Similarly, considering the nature of the work of herein petitioner, the same could have increased the risk of contracting the disease. We thus find her entitled to receive compensation benefits under PD No. 626, as amended. 8

In addition, the Court of Appeals commented that the ECC failed to appreciate the petitioner’s more than twenty years of devoted public service, which earned her successive promotions to greater responsibilities and the fact that she had been performing the strenuous and demanding task of Chemical Engineer. It also quoted Santos v. Employees’ Compensation Commission, 9 which reiterates that claims falling under the Employee’s Compensation Act should be liberally resolved to fulfill its essence as a social legislation designed to afford relief to the working man and woman in our society. 10

The petitioners forthwith appealed to us from the decision of the Court of Appeals by way of this petition for review under Rule 45 of the Rules of Court. They contend that the appellate court’s determination that Arreola’s work increased the risk of her contracting ureterolithiasis is "pure speculation." The petitioners pointedly state that there is no need to apply Article 4 of the Labor Code on the liberal interpretation of social legislation when the provisions of such are clear.

In her Comment, Arreola posits that while it is true that ureterolithiasis is not a listed occupational disease, yet under the "increased risk" theory, she has sufficiently proved that her claim for compensation is meritorious. Moreover, she satisfactorily established that the nature of her work for the past twenty years, as former Chemical Lab Technician and Chemical Engineer, and currently as Engineer II, made her miss important health habits such as regularly drinking water and urinating. She then chides the petitioners for making her claim for compensation a circuitous and painful path.

After a further evaluation of the case and assessment of the arguments of the parties, we rule for the private respondent and affirm the challenged decision of the Court of Appeals.
---+---
• To do:
1: Decide whether each statement agrees with the excerpt on Arreola's compensation claim, answering yes or no and quoting the deciding words from that excerpt: (a) The petitioners called the finding that Arreola's work raised her risk of ureterolithiasis speculation. (b) Arreola maintains that ureterolithiasis is a listed occupational disease. (c) The court rules against the private respondent.
2: Please extend the excerpt on Arreola's compensation claim, starting after its final sentence.
The material after this point is not needed for the work.

(Collected data entries)
---+---
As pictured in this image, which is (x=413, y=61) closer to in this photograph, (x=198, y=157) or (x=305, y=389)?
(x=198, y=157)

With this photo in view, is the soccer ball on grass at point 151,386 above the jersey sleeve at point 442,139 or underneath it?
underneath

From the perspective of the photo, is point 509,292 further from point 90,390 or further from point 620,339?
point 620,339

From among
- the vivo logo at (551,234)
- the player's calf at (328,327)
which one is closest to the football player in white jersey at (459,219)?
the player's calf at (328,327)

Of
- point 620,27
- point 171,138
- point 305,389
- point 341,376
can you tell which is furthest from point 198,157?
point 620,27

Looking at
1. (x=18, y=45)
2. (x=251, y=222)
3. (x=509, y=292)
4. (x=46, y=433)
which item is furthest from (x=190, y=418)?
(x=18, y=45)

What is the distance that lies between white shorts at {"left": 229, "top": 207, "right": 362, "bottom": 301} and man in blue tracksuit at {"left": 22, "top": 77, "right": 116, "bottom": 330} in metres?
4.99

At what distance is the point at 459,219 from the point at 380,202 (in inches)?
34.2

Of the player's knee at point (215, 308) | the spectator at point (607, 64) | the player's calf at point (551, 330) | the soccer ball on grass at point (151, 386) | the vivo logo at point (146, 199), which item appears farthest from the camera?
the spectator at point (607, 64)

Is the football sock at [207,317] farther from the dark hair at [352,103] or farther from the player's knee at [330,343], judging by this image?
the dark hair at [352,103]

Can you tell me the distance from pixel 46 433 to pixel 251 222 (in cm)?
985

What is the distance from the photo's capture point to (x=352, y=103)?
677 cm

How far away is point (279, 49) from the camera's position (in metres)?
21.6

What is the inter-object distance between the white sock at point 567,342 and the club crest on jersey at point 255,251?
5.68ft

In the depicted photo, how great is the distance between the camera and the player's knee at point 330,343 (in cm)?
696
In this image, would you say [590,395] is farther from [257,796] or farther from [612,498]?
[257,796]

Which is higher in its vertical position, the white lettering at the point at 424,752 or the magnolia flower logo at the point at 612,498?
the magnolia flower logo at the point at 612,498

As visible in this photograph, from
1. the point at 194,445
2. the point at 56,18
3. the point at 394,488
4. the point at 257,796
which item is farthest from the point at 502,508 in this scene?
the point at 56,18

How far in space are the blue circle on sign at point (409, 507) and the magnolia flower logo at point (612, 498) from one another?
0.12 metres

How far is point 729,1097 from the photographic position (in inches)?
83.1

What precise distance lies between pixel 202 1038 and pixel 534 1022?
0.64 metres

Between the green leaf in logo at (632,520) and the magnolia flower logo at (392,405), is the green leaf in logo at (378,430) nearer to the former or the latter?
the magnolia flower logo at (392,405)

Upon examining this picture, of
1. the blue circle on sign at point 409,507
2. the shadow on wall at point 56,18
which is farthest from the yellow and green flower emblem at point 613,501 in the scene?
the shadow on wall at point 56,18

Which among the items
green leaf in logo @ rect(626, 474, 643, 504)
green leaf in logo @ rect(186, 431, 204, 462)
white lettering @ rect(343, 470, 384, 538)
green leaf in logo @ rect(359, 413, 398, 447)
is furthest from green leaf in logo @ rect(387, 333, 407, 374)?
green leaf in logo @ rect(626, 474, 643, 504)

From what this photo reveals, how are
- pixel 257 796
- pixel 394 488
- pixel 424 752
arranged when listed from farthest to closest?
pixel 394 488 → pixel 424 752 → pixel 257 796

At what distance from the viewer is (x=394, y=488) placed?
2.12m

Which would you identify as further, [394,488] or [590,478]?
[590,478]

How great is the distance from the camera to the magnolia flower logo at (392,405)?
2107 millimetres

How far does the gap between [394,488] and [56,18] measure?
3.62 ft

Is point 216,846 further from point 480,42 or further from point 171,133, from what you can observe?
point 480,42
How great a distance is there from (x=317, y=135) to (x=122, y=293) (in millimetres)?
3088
---+---
• Outputs in order:
1:
(a) Yes: "They contend that the appellate court’s determination that Arreola’s work increased the risk of her contracting ureterolithiasis is "pure speculation.""
(b) No: "while it is true that ureterolithiasis is not a listed occupational disease"
(c) No: "we rule for the private respondent and affirm the challenged decision of the Court of Appeals."

2:
P.D. No. 626 (27 December 1974) further amended Title II of Book IV on the ECC and State Insurance Fund of the Labor Code of the Philippines (P.D. No. 442, as amended). This law abandoned the presumption of compensability and the theory of aggravation under the Workmen’s Compensation Act. 11 For the sickness and resulting disability or death to be compensable, the claimant must prove that: (a) the sickness must be the result of an occupational disease listed under Annex "A" of the Rules on Employees’ Compensation, or (b) the risk of contracting the disease was increased by the claimant’s working conditions. 12 This means that if the claimant’s illness or disease is not included in the said Annex "A," then he is entitled to compensation only if he can prove that the risk of contracting the illness or disease was increased by his working conditions. 13

Despite the abandonment of the presumption of compensability established by the old law, the present law has not ceased to be an employees’ compensation law or a social legislation; hence, the liberality of the law in favor of the working man and woman still prevails, and the official agency charged by law to implement the constitutional guarantee of social justice should adopt a liberal attitude in favor of the employee in deciding claims for compensability, 14 especially in light of the compassionate policy towards labor which the 1987 Constitution vivifies and enhances. 15 Elsewise stated, a humanitarian impulse, dictated by no less than the Constitution itself under the social justice policy, calls for a liberal and sympathetic approach to legitimate appeals of disabled public servants; 16 or that all doubts to the right to compensation must be resolved in favor of the employee or laborer. Verily, the policy is to extend the applicability of the law on employees’ compensation to as many employees who can avail of the benefits thereunder." 17

The private respondent concedes that her ailment, ureterolithiasis, is not included in Annex "A" of the Rules on Employees’ Compensation. Nevertheless, she asserts that she was able to prove that the risk of contracting it was increased by the exigency and nature of her work. Her burden of evidence did not require the presentation of proof beyond reasonable doubt nor a preponderance of evidence. It was enough that she adduced substantial evidence. In cases filed before administrative or quasi-judicial bodies, like the ECC, a fact is deemed established if it is supported by substantial evidence or that amount of relevant evidence which a reasonable mind might accept as adequate to justify a conclusion. 18 It was then enough if the private respondent was able to show that the nature of her work or her working conditions increased the risk of her contracting ureterolithiasis. Certainly, it was not necessary for her to breach the parameters of substantial evidence and to cross the difficult area of preponderance of evidence. We agree with the Court of Appeals that the private respondent successfully discharged her burden of evidence and convincingly showed that, indeed, the nature of her work or her working conditions increased the risk of contracting ureterolithiasis.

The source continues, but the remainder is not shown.